Sony has admitted that the very existence of the 3G model of the PS Vita is ‘an experiment’ on the company’s part.
Speaking to IndustryGamers at this year’s DICE summit in Las Vegas, Sony exec Shuhei Yoshida agreed with concerns on the 3G model.
“I totally agree with where you’re coming from,” Yoshida said. “It’s a new thing to have 3G capability in a portable gaming system, and when we were working on the design of the hardware, it’s true that we believed in what we could do with 3G, but unless we have the system in the market and developers can try things and get feedback from consumers…it takes years to experiment and find a new way to use it, but unless we start somewhere we cannot even experiment.”
Why buy the 3G model if it’s such a risk, then? “So 3G is our investment in the future.
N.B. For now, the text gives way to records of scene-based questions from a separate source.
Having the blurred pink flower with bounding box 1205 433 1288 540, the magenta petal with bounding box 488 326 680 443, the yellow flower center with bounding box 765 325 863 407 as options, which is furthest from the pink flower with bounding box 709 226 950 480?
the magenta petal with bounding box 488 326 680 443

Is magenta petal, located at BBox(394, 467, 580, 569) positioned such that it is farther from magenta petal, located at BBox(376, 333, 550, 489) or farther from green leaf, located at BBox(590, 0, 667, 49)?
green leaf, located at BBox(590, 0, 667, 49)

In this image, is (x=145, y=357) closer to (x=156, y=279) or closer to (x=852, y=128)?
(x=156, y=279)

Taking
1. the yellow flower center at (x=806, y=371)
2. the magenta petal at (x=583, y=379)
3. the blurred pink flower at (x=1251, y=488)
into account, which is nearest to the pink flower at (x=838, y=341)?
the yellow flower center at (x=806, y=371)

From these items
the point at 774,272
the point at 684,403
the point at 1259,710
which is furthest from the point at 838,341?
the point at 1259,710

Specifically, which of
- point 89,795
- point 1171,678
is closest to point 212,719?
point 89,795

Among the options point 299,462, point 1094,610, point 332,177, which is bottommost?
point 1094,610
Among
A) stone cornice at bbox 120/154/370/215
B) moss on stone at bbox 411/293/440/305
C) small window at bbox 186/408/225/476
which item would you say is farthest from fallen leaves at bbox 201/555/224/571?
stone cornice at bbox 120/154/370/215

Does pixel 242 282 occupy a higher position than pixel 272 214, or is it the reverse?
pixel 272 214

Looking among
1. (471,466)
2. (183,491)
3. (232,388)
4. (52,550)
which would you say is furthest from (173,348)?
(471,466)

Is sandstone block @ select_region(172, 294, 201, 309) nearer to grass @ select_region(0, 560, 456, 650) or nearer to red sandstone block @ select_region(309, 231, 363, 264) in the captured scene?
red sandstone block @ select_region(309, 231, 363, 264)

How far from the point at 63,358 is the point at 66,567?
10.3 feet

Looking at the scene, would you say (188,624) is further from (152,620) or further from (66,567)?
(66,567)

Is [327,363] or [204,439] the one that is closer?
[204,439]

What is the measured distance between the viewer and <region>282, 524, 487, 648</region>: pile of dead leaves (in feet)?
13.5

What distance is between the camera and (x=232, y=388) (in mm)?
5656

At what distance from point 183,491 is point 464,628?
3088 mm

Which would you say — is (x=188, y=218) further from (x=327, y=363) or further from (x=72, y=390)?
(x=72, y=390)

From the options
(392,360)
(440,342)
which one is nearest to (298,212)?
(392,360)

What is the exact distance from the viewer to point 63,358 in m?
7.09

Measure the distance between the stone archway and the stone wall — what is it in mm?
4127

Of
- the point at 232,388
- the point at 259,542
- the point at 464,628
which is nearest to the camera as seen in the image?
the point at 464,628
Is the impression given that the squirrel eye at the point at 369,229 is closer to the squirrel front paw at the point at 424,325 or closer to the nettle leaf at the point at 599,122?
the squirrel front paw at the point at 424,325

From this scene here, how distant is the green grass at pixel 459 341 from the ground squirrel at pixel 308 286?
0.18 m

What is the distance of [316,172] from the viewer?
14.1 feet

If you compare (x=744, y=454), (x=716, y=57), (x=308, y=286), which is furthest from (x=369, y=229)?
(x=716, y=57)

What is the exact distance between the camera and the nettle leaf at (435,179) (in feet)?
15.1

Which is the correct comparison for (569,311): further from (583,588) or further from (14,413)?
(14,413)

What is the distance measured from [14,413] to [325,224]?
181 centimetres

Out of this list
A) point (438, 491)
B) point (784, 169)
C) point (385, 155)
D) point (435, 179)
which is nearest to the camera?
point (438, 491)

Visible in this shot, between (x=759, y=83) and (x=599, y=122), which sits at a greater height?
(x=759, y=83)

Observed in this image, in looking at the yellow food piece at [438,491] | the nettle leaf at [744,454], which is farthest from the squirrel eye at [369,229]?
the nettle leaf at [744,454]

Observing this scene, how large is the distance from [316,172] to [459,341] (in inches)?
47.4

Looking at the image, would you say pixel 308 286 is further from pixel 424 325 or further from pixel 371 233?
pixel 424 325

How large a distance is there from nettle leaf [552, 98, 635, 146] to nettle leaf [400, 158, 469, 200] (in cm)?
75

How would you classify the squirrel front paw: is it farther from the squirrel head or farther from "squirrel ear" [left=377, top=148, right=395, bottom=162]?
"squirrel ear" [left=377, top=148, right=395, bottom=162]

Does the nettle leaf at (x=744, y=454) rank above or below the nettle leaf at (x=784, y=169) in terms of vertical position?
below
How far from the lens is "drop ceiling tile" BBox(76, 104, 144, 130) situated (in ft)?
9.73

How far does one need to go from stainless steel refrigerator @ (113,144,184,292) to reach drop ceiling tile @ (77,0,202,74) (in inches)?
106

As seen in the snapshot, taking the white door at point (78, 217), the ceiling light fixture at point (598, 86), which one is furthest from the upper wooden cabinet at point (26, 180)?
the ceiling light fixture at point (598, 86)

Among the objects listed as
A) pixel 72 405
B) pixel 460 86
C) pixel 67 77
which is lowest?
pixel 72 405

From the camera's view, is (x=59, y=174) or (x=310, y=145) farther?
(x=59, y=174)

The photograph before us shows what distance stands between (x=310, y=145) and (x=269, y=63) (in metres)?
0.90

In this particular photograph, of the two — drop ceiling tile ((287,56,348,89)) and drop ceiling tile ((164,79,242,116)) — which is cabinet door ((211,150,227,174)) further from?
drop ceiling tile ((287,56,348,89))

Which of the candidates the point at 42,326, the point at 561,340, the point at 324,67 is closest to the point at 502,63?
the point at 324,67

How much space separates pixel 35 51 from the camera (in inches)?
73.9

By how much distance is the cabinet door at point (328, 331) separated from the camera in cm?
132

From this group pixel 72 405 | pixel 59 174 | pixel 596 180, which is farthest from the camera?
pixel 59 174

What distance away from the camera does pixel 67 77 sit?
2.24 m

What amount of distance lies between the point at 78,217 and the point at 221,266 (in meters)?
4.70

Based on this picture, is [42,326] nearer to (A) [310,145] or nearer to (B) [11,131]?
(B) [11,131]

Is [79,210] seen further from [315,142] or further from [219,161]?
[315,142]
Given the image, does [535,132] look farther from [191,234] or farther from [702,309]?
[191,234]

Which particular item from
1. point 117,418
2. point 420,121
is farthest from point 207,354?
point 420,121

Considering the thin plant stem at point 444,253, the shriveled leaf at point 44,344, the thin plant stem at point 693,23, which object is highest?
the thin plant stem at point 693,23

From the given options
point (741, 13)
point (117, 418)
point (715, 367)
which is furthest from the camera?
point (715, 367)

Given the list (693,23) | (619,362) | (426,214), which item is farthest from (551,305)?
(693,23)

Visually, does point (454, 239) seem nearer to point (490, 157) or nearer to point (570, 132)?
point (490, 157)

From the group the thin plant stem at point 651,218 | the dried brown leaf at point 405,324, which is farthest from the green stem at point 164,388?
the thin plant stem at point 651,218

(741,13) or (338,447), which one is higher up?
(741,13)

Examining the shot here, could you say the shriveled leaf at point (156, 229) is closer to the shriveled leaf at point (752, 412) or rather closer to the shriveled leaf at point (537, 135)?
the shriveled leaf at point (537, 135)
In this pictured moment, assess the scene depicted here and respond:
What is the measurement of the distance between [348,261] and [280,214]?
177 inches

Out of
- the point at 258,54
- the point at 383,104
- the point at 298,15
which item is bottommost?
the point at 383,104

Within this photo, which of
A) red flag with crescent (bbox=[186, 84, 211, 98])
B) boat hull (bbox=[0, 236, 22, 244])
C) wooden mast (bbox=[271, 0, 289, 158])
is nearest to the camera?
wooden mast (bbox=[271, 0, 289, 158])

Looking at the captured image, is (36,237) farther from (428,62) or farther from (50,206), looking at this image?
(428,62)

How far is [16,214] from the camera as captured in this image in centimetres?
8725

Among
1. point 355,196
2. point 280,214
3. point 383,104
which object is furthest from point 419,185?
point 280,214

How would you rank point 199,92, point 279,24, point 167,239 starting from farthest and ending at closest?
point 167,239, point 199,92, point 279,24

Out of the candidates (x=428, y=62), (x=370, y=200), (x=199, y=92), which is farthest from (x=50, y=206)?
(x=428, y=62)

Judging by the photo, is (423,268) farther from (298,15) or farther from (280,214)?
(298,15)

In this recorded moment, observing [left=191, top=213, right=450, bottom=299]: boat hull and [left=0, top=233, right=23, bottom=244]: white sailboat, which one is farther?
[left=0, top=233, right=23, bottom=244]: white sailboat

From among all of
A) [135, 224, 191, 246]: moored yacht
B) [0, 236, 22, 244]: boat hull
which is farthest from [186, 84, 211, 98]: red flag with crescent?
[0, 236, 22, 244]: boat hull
I hope some consumers will believe in that investment of their money for the future. These systems last many years, and we will upgrade firmware, add new features, but it’s not easy to update hardware.
“But the main purpose we believe in for having 3G in PS Vita is the social connectivity features that we have put at the center of PS Vita. When you open a game, you don’t automatically start a game, but you’re taken to one page which is constantly updated from publishers as well as your friends doing activities or giving you in-game items. So all that social connectivity is enabled by the 3G.”
Yoshida reasons that, while we won’t be playing Call of Duty matches on the bus, we could instead by competing for leaderboards etc.
“So if you want to send your friend something or check to see if your score is being beaten, it’s immediate, and beyond the social connectivity there’s also asynchronous gameplay that lots of social games on Facebook do so well. We’re integrating in-game many of these features,” he said.
“For example, MotorStorm is being released at launch in the U.S. and Europe, and when you complete each event in the game, you can send your challenge to your friend. When you receive your challenge through 3G, you can immediately play with just one press of a button, to get started and play the same event [as your friend]. And yes, this is doable over Wi-Fi if you’re connected, but Wi-Fi isn’t available everywhere. 3G is not good for real-time, heavy online play, but for these social and asynchronous features, it’s quite capable.”
Sounds perfect for something like Need for Speed‘s Autolog service. With PlayStation Vita’s launch coming around half a day now, will the 3G version see as much love as the Wi-Fi?